> **EXERCISE BRIEF**
Set out every line of the data below as a Markdown table with two columns, "Row" and "Data line", numbering the rows. Skip blank lines and leave out the pictures.

> **DATA FOR THE TASK**
=-=-=
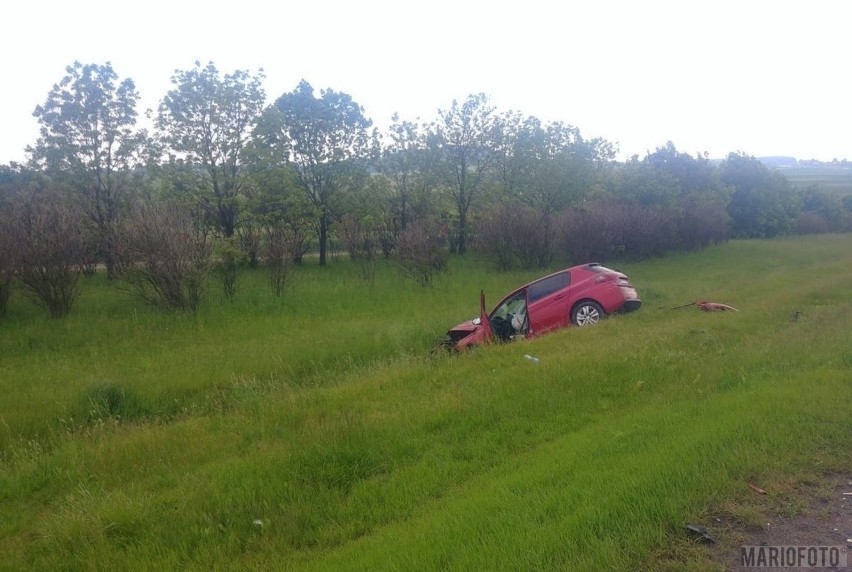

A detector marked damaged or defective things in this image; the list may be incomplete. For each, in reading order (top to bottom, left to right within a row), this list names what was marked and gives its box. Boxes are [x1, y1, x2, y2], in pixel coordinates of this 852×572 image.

crashed red car [446, 262, 640, 350]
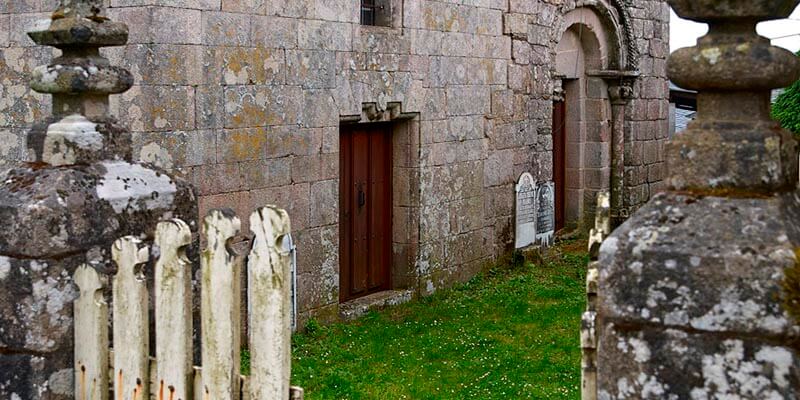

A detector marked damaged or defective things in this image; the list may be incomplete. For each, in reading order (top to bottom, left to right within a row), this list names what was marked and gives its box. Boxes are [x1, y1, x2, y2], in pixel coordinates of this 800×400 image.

peeling white paint [96, 161, 177, 214]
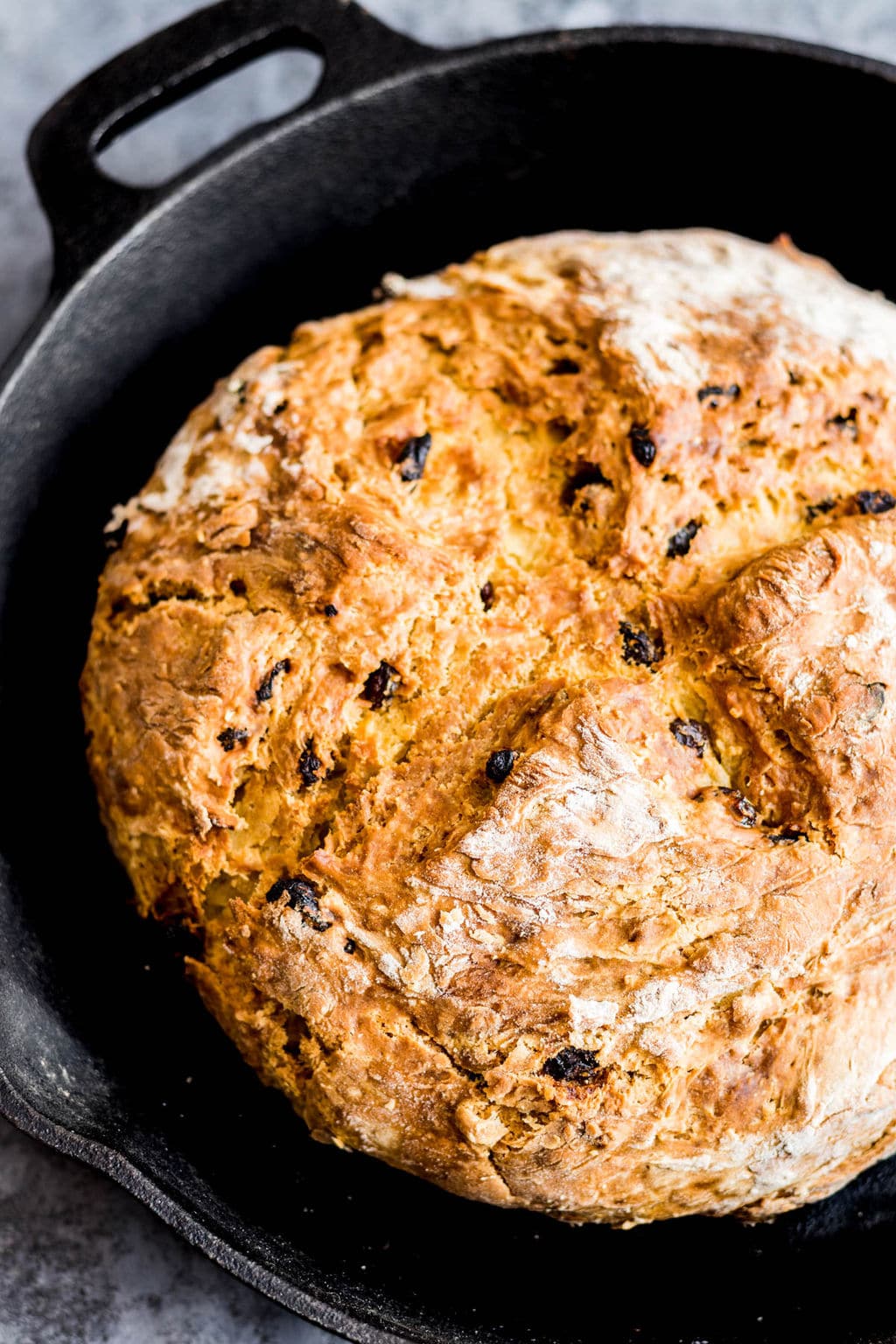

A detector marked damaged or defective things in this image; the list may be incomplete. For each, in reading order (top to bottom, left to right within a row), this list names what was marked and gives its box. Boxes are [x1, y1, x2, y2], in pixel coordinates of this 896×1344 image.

charred raisin [698, 382, 741, 405]
charred raisin [395, 432, 430, 480]
charred raisin [631, 424, 658, 467]
charred raisin [564, 462, 612, 505]
charred raisin [854, 492, 896, 515]
charred raisin [666, 515, 698, 553]
charred raisin [620, 620, 663, 668]
charred raisin [255, 658, 291, 704]
charred raisin [360, 655, 400, 710]
charred raisin [214, 731, 247, 752]
charred raisin [668, 715, 709, 758]
charred raisin [298, 747, 322, 785]
charred raisin [486, 752, 515, 785]
charred raisin [270, 876, 335, 929]
charred raisin [540, 1048, 609, 1080]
=-=-=
> **THE REPLY**
| Row | Data line |
|---|---|
| 1 | A detector marked damaged or defective things in this image; the list may be incomplete. For each, in reading order (top to bottom, left to right within a row), this list names what was marked and gives its box. Boxes are [x1, y1, x2, y2], in pixel coordinates of this 852×572 image. |
| 2 | crashed red car [446, 262, 640, 350] |
| 3 | A detector marked damaged or defective things in this image; the list may be incomplete. For each, in reading order (top to bottom, left to right within a row), this list names what was marked and gives its box. Boxes are [x1, y1, x2, y2], in pixel coordinates of this 800×400 image. |
| 4 | peeling white paint [96, 161, 177, 214] |
| 5 | A detector marked damaged or defective things in this image; the list may be incomplete. For each, in reading order (top to bottom, left to right within a row), this list names what was marked and gives its box. Boxes are [x1, y1, x2, y2], in pixel coordinates of this 896×1344 image. |
| 6 | charred raisin [698, 382, 741, 405] |
| 7 | charred raisin [395, 432, 430, 480] |
| 8 | charred raisin [631, 424, 658, 467] |
| 9 | charred raisin [564, 462, 612, 505] |
| 10 | charred raisin [854, 492, 896, 515] |
| 11 | charred raisin [666, 515, 698, 553] |
| 12 | charred raisin [620, 620, 663, 668] |
| 13 | charred raisin [255, 658, 291, 704] |
| 14 | charred raisin [360, 655, 400, 710] |
| 15 | charred raisin [214, 731, 247, 752] |
| 16 | charred raisin [668, 715, 709, 758] |
| 17 | charred raisin [298, 747, 322, 785] |
| 18 | charred raisin [486, 752, 515, 785] |
| 19 | charred raisin [270, 876, 335, 929] |
| 20 | charred raisin [540, 1048, 609, 1080] |